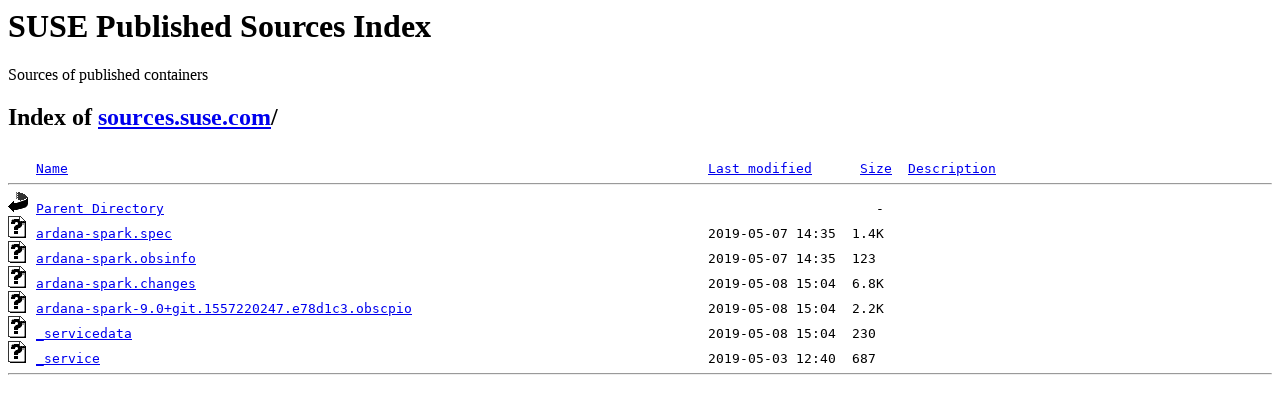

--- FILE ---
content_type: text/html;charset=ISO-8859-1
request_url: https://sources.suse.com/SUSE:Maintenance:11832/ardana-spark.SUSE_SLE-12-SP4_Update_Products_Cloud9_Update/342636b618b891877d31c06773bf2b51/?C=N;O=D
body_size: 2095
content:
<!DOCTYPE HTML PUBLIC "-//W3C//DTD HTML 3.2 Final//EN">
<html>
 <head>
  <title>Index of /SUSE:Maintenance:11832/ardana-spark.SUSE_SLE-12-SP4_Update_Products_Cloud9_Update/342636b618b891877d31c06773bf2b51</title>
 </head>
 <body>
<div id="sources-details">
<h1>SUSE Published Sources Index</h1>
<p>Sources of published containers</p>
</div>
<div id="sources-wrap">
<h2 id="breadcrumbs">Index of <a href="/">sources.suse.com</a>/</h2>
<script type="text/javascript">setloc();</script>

• • • • • • •

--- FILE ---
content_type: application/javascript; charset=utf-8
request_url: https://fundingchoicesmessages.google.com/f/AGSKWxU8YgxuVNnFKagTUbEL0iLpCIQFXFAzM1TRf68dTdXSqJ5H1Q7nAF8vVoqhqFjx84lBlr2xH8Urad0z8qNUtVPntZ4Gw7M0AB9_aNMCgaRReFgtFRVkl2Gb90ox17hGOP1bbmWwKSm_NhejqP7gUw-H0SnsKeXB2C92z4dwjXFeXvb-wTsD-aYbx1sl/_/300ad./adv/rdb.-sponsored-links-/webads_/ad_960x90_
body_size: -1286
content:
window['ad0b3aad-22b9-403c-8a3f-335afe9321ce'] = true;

• • • • • • •

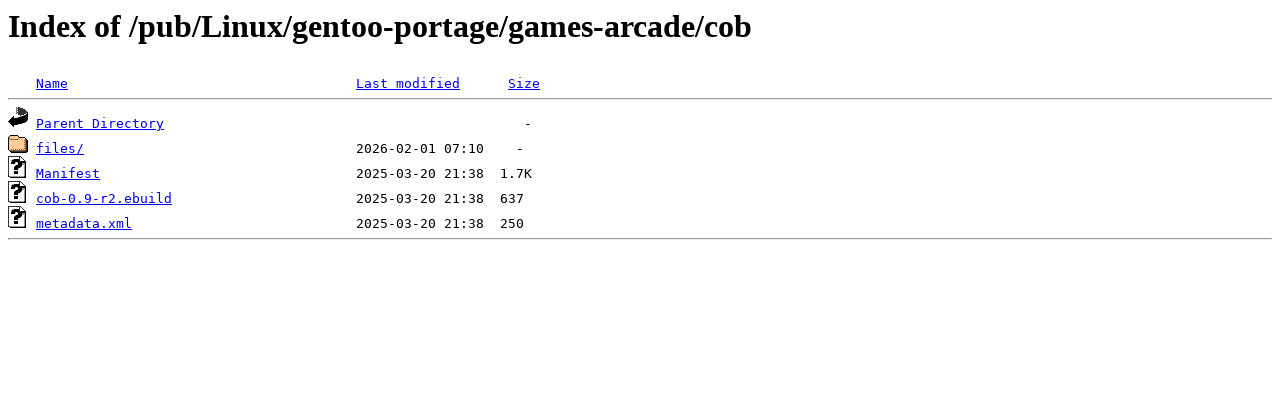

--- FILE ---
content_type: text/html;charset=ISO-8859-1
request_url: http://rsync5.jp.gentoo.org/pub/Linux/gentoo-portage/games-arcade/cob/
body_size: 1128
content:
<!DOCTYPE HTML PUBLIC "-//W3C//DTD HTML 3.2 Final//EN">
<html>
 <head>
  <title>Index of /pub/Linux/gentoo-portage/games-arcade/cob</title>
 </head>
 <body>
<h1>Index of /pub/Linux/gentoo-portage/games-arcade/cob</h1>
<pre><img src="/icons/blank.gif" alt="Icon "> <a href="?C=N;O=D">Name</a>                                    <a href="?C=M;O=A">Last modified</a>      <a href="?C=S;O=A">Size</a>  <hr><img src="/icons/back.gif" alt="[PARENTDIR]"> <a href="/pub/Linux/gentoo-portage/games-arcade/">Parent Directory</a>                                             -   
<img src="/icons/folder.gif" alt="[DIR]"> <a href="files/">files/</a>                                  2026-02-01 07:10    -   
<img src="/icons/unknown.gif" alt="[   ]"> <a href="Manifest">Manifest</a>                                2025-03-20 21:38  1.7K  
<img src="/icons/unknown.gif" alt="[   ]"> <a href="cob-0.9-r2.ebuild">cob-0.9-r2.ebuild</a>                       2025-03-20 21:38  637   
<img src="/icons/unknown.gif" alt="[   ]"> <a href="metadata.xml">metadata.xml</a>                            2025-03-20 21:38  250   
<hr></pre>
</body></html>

• • • • • • •

• Exercise aim: If a line in the entries above contains "ardana", report it.

• Response for this exercise:
request_url: https://sources.suse.com/SUSE:Maintenance:11832/ardana-spark.SUSE_SLE-12-SP4_Update_Products_Cloud9_Update/342636b618b891877d31c06773bf2b51/?C=N;O=D
  <title>Index of /SUSE:Maintenance:11832/ardana-spark.SUSE_SLE-12-SP4_Update_Products_Cloud9_Update/342636b618b891877d31c06773bf2b51</title>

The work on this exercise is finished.